The whole autograph thing seems silly -- even though I know people make money off it -- Ann Margret for example, and her husband Roger, who, despite outward appearances, does still live. They collect money from poor schmucks who have a lot less than they do every year at venues like Chiller Theater in New Jersey, where people who will never have their 15-minutes of fame come to almost claim it, rubbing shoulders with those that have been there. There's a whole list of celebrities who show up for this. Once in a while, they'll claim to be passing along your meager fortunes to some cause, but I find the whole thing rather cheap and disgusting -- and I don't use those words easily, or lightly.

But on to more urbane and sophisticated subjects, such as The New Yorker and its writers and reads. In Secret Ingredients, I'm venturing into the one department I never spent a minute on, all the years I faithfully scanned The New Yorker, "cover to cover."

Reading TNY usually meant for me, glancing at all the cartoons, reading the fiction -- which has remained exceptional through a slew of diverse editors, including Remnick -- and the delightfully detailed portraits of people and places that are the magazine's trademark.

In his intro to Secret Ingredients, Remnick notes that Harold Ross, TNY's founding editor (who had a very bad stomach) had the idea to put together "a recipe compendium for the gastrointestinally challenged" called "Good Food for Bad Stomachs." William Shawn (who had a very good stomach and long life, and succeeded Ross as editor) wasn't as interested in food. When gathering to dine with the famous writers of the Algonquin Hotel, he would order an insipid bowl of cereal and leave it virtually untouched, favoring to dialogue instead with the likes of Dorothy Parker, Robert Benchley, Alexander Wolcott and a few brilliant others.

One can understand.

What I love and have always loved about TNY is that you can't get through an issue without reading an essay so chock full of detail, you really feel you've ingested a fine meal or book at the end. Even after Tina Brown's modern tweaking of TNY, all I have to do is glance at a cover to recall Paris of the 20s or The Algonquin Round Table or any of the grand drunks that happened to be great writers who were a part of those scenes and became constants at the magazine.

I often wish I'd lived in Paris of the 20s or New York's East Village in the 30s, or 50s, when so much that was vibrant and real in the way of art was happening -- all the best conversations, best ideas and great works.
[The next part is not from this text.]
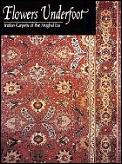Flowers Underfoot Indian Carpets Of The Mughal Era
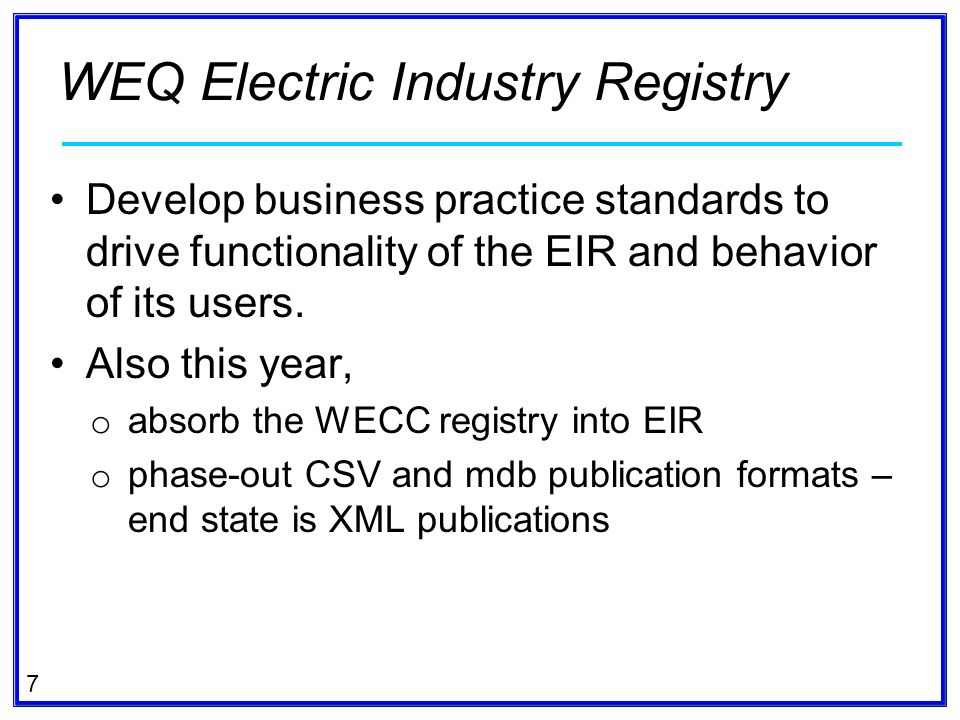 7 Develop business practice standards to drive functionality of the EIR and behavior of its users. Also this year, o absorb the WECC registry into EIR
I'm always looking for a thread to these times in TNY criticisms and commentaries. And I like that TNY treats and has always treated both the past and memory, at least upper class past and memory, as national treasures.

Once a TNY writer always a TNY writer. The list is endless, and urbane. Hemingway, Updike, Ann Beattie and Frederick Barthelme in the fiction department.

The aspiration to write at TNY until you drop runs true for the food writers too. A.J. Liebling began his food writing tenure at TNY in 1935 and continued until his death in 1963. Calvin Trillin took over in 1963 and still writes for TNY.

In one piece, Liebling had one of his characters observe to Adam and Eve: "First parents of the human race... you lost all for an apple, what would you not have done for a truffled turkey?"

Sounds like the one-liner of a TNY cartoon.

As Remnick wryly observed, TNY's editors "understood ...that a magazine travels not only with its mind, but also... on its stomach. Food is a subject of subsistence, manners, pleasure, and diversion."

Remember the discovery scientists made a few years back that humans possess a second brain in the stomach? Was it really a surprise? All things are interrelated -- the stomach to the mind, the meal to the read.

Now back to my long winter's feast.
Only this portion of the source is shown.